• Document text:
BEGIN

Devices connected to the Internet are called nodes . Nodes that are computers are called hosts . Each node or host is identified by at least one unique number called an Internet address or an IP address. Most current IP addresses are four bytes long; these are referred to as IPv4 addresses. However, a small but growing number of IP addresses are 16 bytes long; these are called IPv6 addresses. (4 and 6 refer to the version of the Internet Protocol, not the number of the bytes in the address.) Both IPv4 and IPv6 addresses are ordered sequences of bytes, like an array. They aren't numbers , and they aren't ordered in any predictable or useful sense.
An IPv4 address is normally written as four unsigned bytes, each ranging from 0 to 255, with the most significant byte first. Bytes are separated by periods for the convenience of human eyes. For example, the address for hermes .oit.unc.edu is 22.214.171.124. This is called the dotted quad format.
An IPv6 address is normally written as eight blocks of four hexadecimal digits separated by colons. For example, at the time of this writing, the address of www.ipv6.com.cn is 2001:0250:02FF:0210:0250:8BFF:FEDE:67C8 . Leading zeros do not need to be written. Thus, the address of www.ipv6.com.cn can be written as 2001:250:2FF:210:250:8BFF:FEDE:67C8 . A double colon , at most one of which may appear in any address, indicates multiple zero blocks. For example, FEDC:0000:0000:0000:00DC:0000:7076:0010 could be written more compactly as FEDC::DC:0:7076:10 . In mixed networks of IPv6 and IPv4, the last four bytes of the IPv6 address are sometimes written as an IPv4 dotted quad address. For example, FEDC:BA98:7654:3210:FEDC:BA98:7654:3210 could be written as FEDC:BA98:7654:3210:FEDC:BA98:126.96.36.199 . IPv6 is only supported in Java 1.4 and later. Java 1.3 and earlier only support four byte addresses.

END

• Data listing:

BEGIN

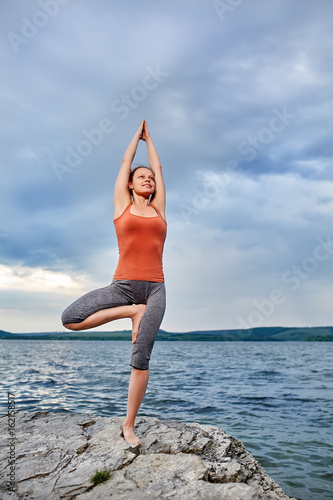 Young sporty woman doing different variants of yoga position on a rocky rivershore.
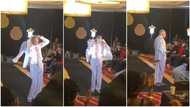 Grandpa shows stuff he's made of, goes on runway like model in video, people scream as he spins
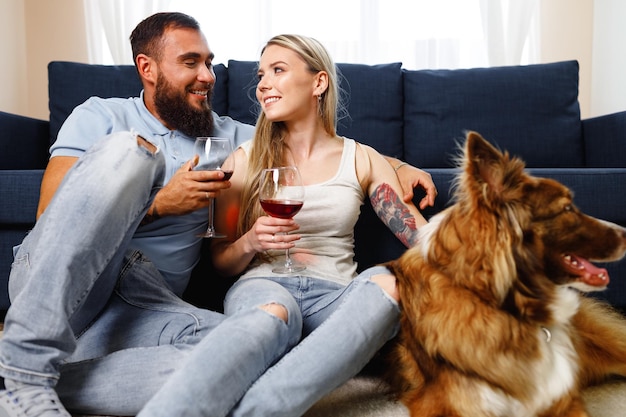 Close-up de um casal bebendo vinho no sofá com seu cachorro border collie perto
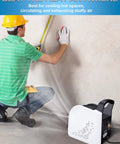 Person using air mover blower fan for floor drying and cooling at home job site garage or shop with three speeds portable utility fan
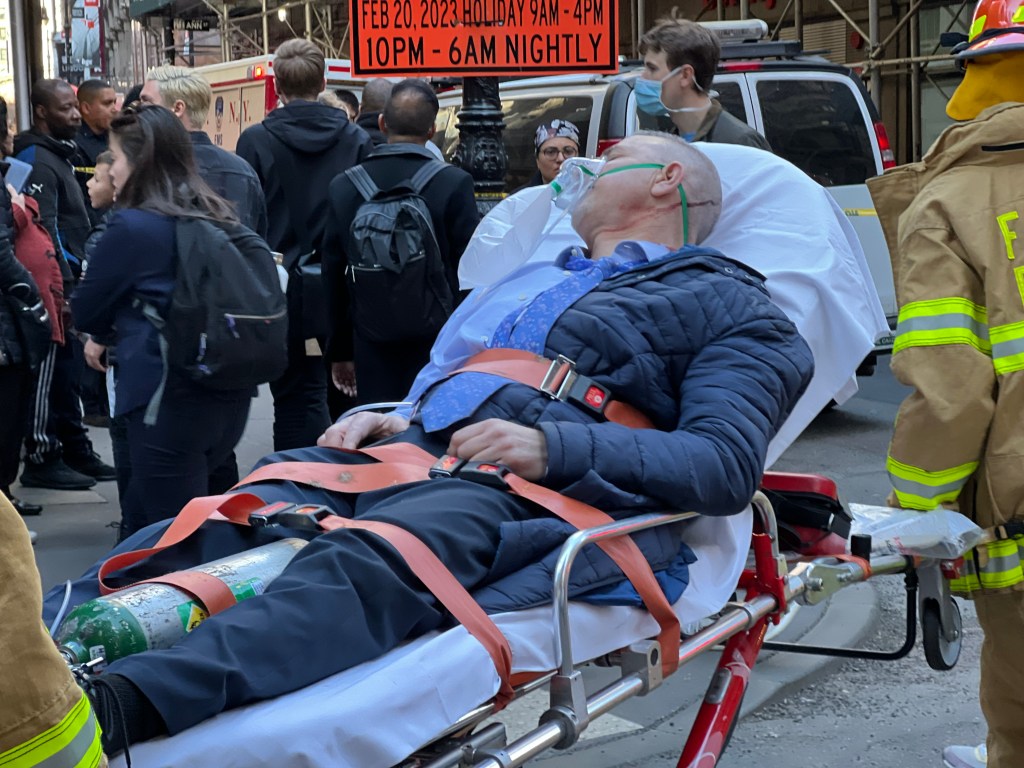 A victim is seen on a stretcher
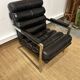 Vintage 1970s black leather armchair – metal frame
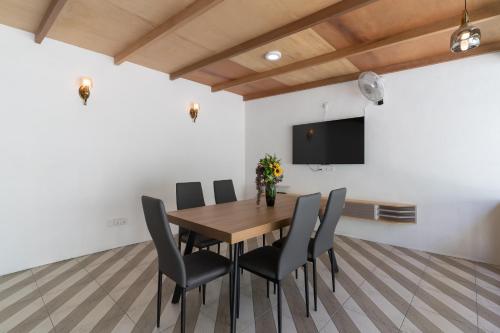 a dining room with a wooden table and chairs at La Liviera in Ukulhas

END
BEGIN

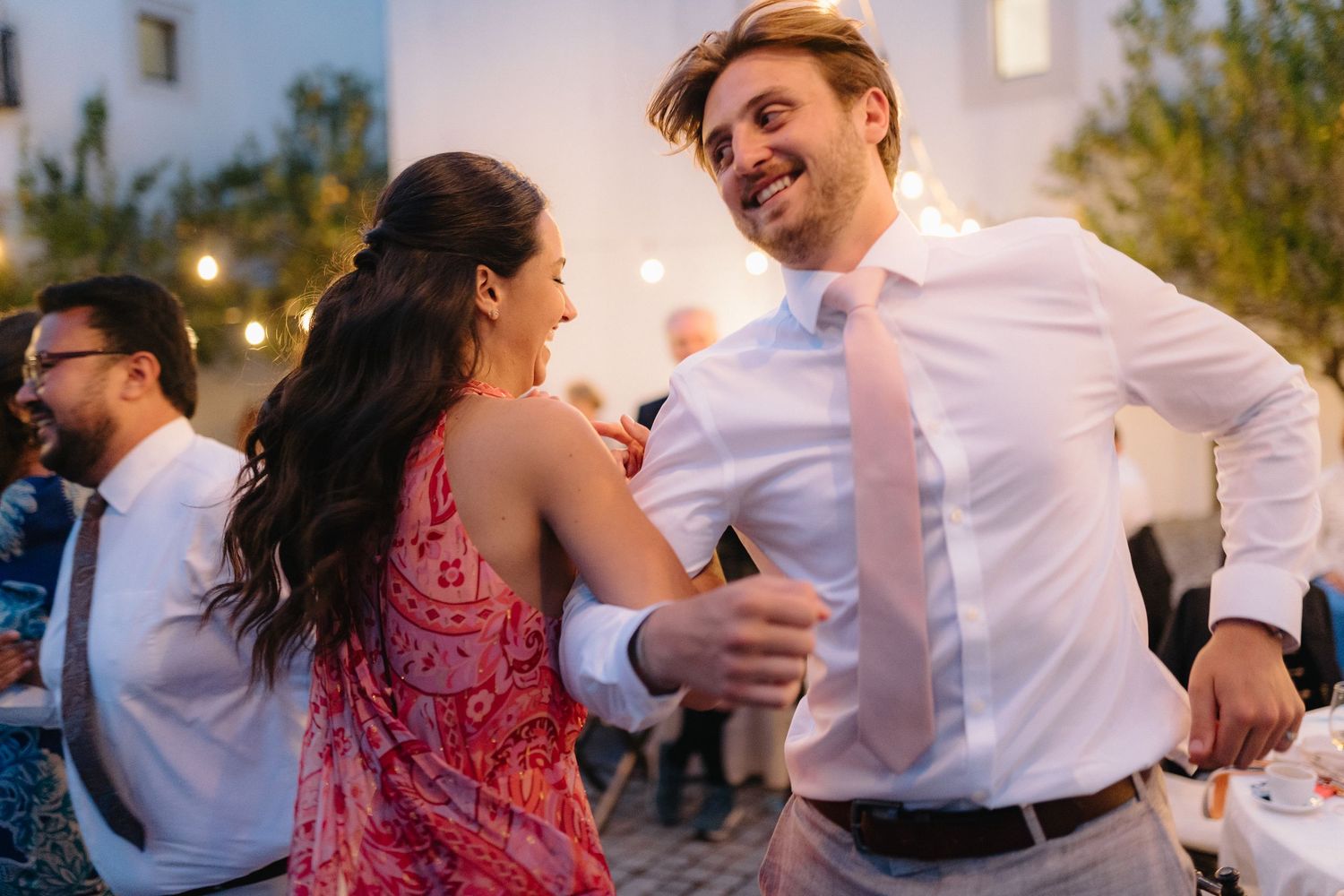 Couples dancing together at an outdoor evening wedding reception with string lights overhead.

END
BEGIN

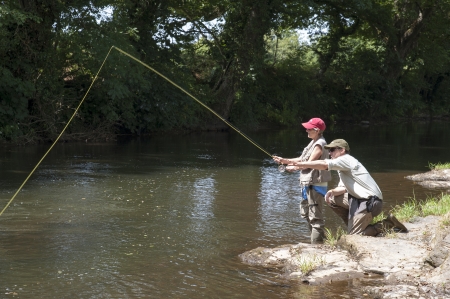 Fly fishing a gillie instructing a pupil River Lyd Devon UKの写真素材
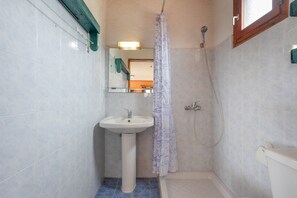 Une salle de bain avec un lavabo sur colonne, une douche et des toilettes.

END

• Task to complete:
Reproduce the IP address text from "An IPv4 address" to "dotted quad format.". The material comes from a different source than the IP address text.

• Reply to the exercise:
An IPv4 address is normally written as four unsigned bytes, each ranging from 0 to 255, with the most significant byte first. Bytes are separated by periods for the convenience of human eyes. For example, the address for hermes .oit.unc.edu is 22.214.171.124. This is called the dotted quad format.